### Short problem
Print the lines from the line containing "In your assessment, which" through the line containing "4. [270,225]", both included, exactly as they appear.
* * * * * * *
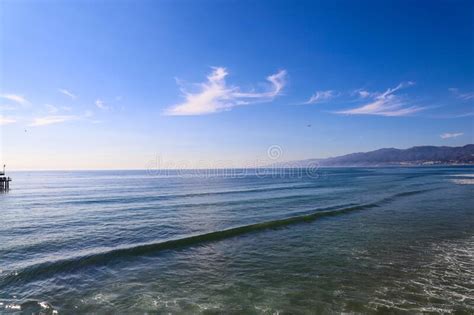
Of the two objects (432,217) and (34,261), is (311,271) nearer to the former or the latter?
(34,261)

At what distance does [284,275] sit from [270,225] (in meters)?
10.3

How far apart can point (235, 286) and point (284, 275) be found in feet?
7.66

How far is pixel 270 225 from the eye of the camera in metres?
22.2

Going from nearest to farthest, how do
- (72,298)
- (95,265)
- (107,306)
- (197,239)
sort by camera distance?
(107,306) < (72,298) < (95,265) < (197,239)

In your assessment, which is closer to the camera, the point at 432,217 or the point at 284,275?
the point at 284,275

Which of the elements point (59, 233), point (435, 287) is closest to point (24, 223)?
point (59, 233)

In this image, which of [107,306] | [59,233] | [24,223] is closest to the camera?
[107,306]

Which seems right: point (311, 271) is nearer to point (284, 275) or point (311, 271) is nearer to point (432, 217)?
point (284, 275)

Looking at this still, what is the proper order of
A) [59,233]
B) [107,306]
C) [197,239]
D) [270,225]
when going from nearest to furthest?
1. [107,306]
2. [197,239]
3. [59,233]
4. [270,225]

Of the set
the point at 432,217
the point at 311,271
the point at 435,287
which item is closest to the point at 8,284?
the point at 311,271

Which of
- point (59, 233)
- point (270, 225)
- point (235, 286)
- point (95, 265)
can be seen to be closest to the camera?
point (235, 286)

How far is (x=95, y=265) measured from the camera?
13945mm

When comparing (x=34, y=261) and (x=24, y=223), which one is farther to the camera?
(x=24, y=223)

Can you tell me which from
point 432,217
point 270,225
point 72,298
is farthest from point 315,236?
point 72,298
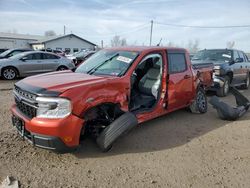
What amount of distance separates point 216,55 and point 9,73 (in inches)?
391

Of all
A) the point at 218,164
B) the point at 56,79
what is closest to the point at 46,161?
the point at 56,79

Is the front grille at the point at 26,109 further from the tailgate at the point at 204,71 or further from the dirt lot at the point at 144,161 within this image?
the tailgate at the point at 204,71

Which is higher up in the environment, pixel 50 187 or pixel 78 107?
pixel 78 107

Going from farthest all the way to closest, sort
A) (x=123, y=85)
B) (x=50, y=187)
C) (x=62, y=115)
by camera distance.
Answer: (x=123, y=85) → (x=62, y=115) → (x=50, y=187)

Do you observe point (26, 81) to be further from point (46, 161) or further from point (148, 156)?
point (148, 156)

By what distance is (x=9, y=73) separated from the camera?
13.0m

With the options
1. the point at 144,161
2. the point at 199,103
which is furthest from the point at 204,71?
the point at 144,161

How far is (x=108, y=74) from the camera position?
15.5ft

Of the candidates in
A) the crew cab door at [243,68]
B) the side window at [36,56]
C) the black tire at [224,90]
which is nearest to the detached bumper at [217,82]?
the black tire at [224,90]

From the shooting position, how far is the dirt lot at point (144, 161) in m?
3.51

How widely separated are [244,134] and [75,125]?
3.73 m

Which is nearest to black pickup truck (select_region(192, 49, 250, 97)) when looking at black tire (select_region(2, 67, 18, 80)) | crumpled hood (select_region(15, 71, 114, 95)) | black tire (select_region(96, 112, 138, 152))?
black tire (select_region(96, 112, 138, 152))

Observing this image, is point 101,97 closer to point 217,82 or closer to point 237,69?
point 217,82

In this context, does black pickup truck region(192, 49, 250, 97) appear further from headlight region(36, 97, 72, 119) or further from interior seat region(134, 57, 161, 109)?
headlight region(36, 97, 72, 119)
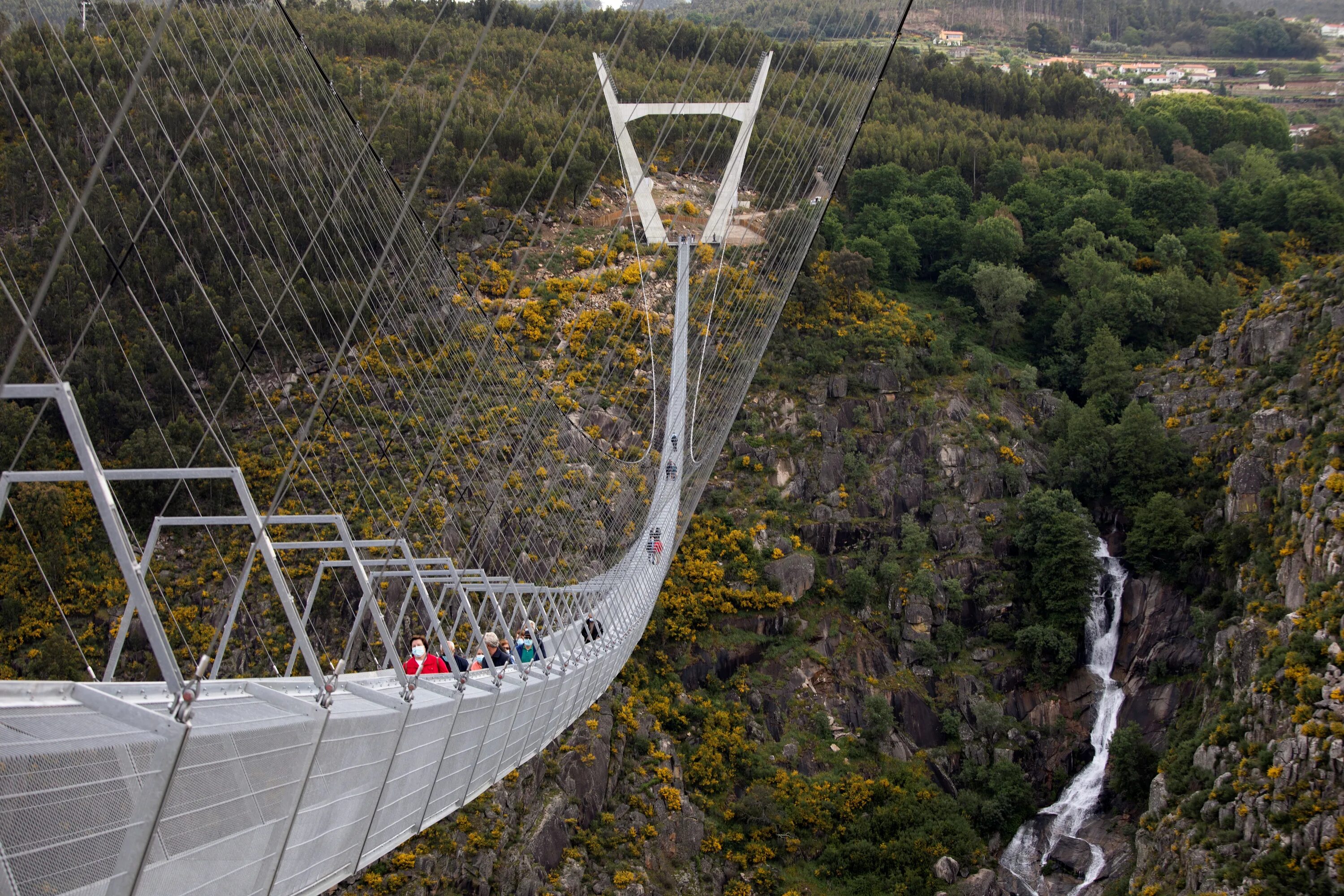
* * * * * * *
### Exercise result
In your assessment, which is closer to the camera, the point at 432,217 or the point at 284,275?
the point at 284,275

Which of the elements point (59, 233), point (435, 287) is closest to point (24, 223)?
point (59, 233)

In this image, which of [107,306] | [59,233] | [24,223] is closest to the camera?
[107,306]

Which seems right: point (311, 271) is nearer to point (284, 275) or point (311, 271) is nearer to point (432, 217)?
point (284, 275)

Looking at this still, what is the proper order of
A) [59,233]
B) [107,306]
C) [197,239]
D) [270,225]
when going from nearest to furthest?
1. [107,306]
2. [197,239]
3. [59,233]
4. [270,225]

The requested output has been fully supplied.